Not Your Father's Antiwar Movement
Crosby, Stills, Nash and Young are playing the Hollywood Bowl tonight. Their Freedom of Speech Tour, the first in four years, winds through the country until September. My membership in Generation X is supposed to preclude me from appreciating such baby boomer stalwarts. And indeed, I did bristle at Neil Young's contention that he starting singing about Bush and the war because "nobody else in the young generation was doing it," which is simply not true (as Ann Powers illustrated in a fantastic LA Times article a few weeks ago).
But this video, featuring live clips from the concert, and regular people discussing their views about Iraq in the most sane and reasonable way possible, is a stunner.

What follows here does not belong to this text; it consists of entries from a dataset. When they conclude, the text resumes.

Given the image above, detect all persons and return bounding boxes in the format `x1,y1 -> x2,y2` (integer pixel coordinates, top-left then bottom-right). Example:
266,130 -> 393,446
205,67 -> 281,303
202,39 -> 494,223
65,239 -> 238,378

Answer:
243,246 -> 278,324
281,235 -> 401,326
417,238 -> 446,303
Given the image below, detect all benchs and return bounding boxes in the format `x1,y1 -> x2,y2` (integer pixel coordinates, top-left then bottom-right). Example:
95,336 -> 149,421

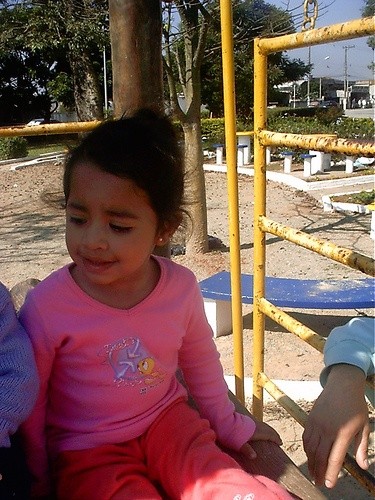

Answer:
199,272 -> 375,339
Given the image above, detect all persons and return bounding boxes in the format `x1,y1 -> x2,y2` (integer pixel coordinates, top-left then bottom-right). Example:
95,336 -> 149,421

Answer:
21,106 -> 298,500
302,317 -> 375,488
0,281 -> 40,500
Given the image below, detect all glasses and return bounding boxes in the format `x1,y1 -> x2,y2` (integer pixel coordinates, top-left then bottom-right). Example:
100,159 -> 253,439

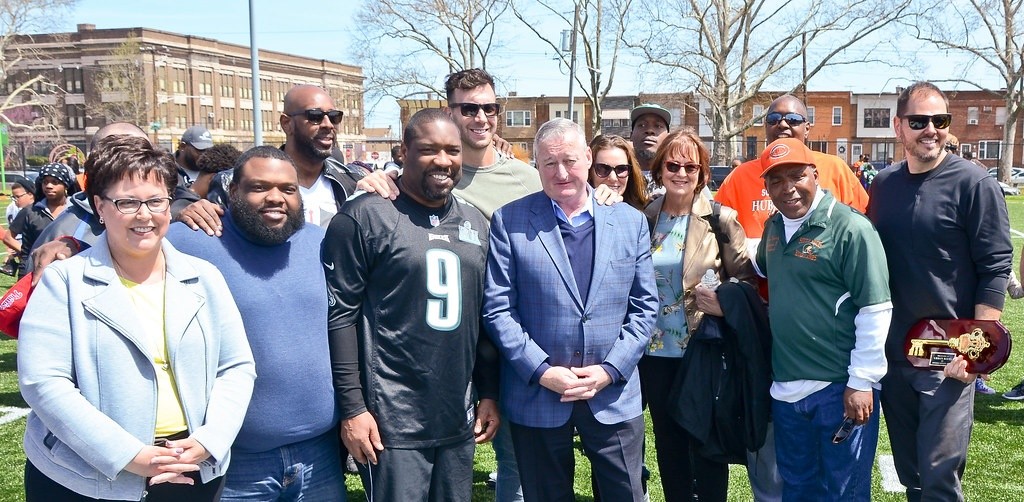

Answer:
592,163 -> 633,178
831,415 -> 857,444
448,102 -> 500,117
286,108 -> 344,125
662,161 -> 703,175
901,112 -> 953,130
103,195 -> 172,215
765,111 -> 807,127
10,191 -> 29,201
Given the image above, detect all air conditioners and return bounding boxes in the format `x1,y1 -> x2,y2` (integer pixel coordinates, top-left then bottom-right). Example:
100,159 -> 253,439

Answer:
967,119 -> 978,126
207,113 -> 214,119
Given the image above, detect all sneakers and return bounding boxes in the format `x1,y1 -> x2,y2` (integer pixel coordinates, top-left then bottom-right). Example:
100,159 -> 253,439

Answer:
346,454 -> 358,474
1002,383 -> 1024,400
974,377 -> 996,395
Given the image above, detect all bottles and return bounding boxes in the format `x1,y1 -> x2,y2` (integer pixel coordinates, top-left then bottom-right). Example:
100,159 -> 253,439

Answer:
700,268 -> 720,292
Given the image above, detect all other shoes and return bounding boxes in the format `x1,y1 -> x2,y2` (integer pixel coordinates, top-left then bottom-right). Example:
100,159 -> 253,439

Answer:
641,479 -> 650,502
487,469 -> 499,489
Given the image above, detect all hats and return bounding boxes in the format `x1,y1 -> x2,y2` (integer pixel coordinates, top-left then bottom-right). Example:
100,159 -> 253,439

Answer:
630,103 -> 672,126
17,176 -> 36,196
760,138 -> 816,178
182,126 -> 215,151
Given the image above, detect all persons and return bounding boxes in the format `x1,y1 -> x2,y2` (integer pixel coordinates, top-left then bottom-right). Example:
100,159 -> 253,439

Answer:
745,139 -> 895,501
16,136 -> 260,500
477,118 -> 659,502
0,67 -> 1023,502
319,107 -> 501,501
860,83 -> 1014,501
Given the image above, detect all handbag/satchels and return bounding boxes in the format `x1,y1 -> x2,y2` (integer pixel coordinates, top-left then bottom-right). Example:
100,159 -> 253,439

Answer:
693,311 -> 726,344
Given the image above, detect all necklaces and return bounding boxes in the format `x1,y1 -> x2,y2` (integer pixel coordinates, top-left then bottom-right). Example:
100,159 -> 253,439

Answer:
427,214 -> 441,228
112,252 -> 170,371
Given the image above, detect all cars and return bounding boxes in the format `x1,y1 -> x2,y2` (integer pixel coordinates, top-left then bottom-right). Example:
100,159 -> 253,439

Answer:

The current situation at home bears no resemblance to the caricature of the antiwar movement of years past. These are moms and dads, sons and daughters, working class and middle class, rich and poor, black and white, all of them willing to articulate that we will not stand for unnecessary wars that end up making us less safe around the world. This video may harken back to the halcyon (or is that hallucinogen?) days of the 1960s, but it reflects a new paradigm of communication and activism. You don't have to be at the Haight Ashbury to get the message, and this time, the revolution will not be televised. It's an under-the-radar groundswell, a silent majority (to use a 60s phrase) that desperately needs to be inspired to vote resoundingly against the idea of perpetual war.